==== Ausgewählter Textauszug ====

In Basel-Stadt wird das Gasnetz in weiten Teilen bis 2037 stillgelegt, andere Kantone ziehen nach. Doch nicht überall ist der Schnitt so radikal. Das Gas als Energieträger verflüchtigt sich nicht so schnell.
Ein gelber Stummel. Ein Regal im Raum, wo zuvor der Gasbrenner stand. Mehr ist im Haus von Stefan Lohberger in Biberist (SO) nicht vom Gasanschluss geblieben. Er hat ihn vor einigen Monaten kappen lassen und das Loch zur Freilegung des Gasanschlusses vor der Haustüre selbst ausgehoben. Nach dem Aushub entfernten zwei Mitarbeiter seiner Gasversorgerin den Gaszähler und trennten Lohbergers Reiheneinfamilienhaus vom Gasnetz ab.

==== Bereitgestellte Angaben ====

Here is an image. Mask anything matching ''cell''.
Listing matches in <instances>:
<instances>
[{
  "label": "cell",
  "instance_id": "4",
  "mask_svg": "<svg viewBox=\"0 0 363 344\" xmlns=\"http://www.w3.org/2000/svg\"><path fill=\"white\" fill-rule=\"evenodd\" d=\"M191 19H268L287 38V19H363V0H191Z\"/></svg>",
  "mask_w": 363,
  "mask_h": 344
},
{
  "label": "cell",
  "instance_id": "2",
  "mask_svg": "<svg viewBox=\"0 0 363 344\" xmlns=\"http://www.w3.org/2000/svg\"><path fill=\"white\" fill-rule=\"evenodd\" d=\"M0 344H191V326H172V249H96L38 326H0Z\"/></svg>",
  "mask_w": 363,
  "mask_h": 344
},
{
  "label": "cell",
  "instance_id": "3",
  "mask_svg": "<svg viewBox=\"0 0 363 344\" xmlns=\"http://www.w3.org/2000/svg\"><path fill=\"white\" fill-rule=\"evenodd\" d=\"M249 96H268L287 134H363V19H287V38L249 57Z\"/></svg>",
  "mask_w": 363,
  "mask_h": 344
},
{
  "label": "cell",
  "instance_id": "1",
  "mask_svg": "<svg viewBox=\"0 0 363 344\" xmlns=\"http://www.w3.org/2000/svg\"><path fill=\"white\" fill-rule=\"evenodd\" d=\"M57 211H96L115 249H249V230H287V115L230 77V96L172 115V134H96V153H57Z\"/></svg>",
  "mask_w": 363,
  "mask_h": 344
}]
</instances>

====

## [Arbeitsaufträge]
1. Wer hat laut dem Textauszug den Gaszähler im Reiheneinfamilienhaus von Stefan Lohberger entfernt?
2. Überführen Sie sämtliche Zeilen der Einträge in eine nummerierte Liste und lassen Sie dabei Leerzeilen aus.

## [Antworten]
1. Zwei Mitarbeiter seiner Gasversorgerin.

2.
1. Here is an image. Mask anything matching ''cell''.
2. Listing matches in <instances>:
3. <instances>
4. [{
5.   "label": "cell",
6.   "instance_id": "4",
7.   "mask_svg": "<svg viewBox=\"0 0 363 344\" xmlns=\"http://www.w3.org/2000/svg\"><path fill=\"white\" fill-rule=\"evenodd\" d=\"M191 19H268L287 38V19H363V0H191Z\"/></svg>",
8.   "mask_w": 363,
9.   "mask_h": 344
10. },
11. {
12.   "label": "cell",
13.   "instance_id": "2",
14.   "mask_svg": "<svg viewBox=\"0 0 363 344\" xmlns=\"http://www.w3.org/2000/svg\"><path fill=\"white\" fill-rule=\"evenodd\" d=\"M0 344H191V326H172V249H96L38 326H0Z\"/></svg>",
15.   "mask_w": 363,
16.   "mask_h": 344
17. },
18. {
19.   "label": "cell",
20.   "instance_id": "3",
21.   "mask_svg": "<svg viewBox=\"0 0 363 344\" xmlns=\"http://www.w3.org/2000/svg\"><path fill=\"white\" fill-rule=\"evenodd\" d=\"M249 96H268L287 134H363V19H287V38L249 57Z\"/></svg>",
22.   "mask_w": 363,
23.   "mask_h": 344
24. },
25. {
26.   "label": "cell",
27.   "instance_id": "1",
28.   "mask_svg": "<svg viewBox=\"0 0 363 344\" xmlns=\"http://www.w3.org/2000/svg\"><path fill=\"white\" fill-rule=\"evenodd\" d=\"M57 211H96L115 249H249V230H287V115L230 77V96L172 115V134H96V153H57Z\"/></svg>",
29.   "mask_w": 363,
30.   "mask_h": 344
31. }]
32. </instances>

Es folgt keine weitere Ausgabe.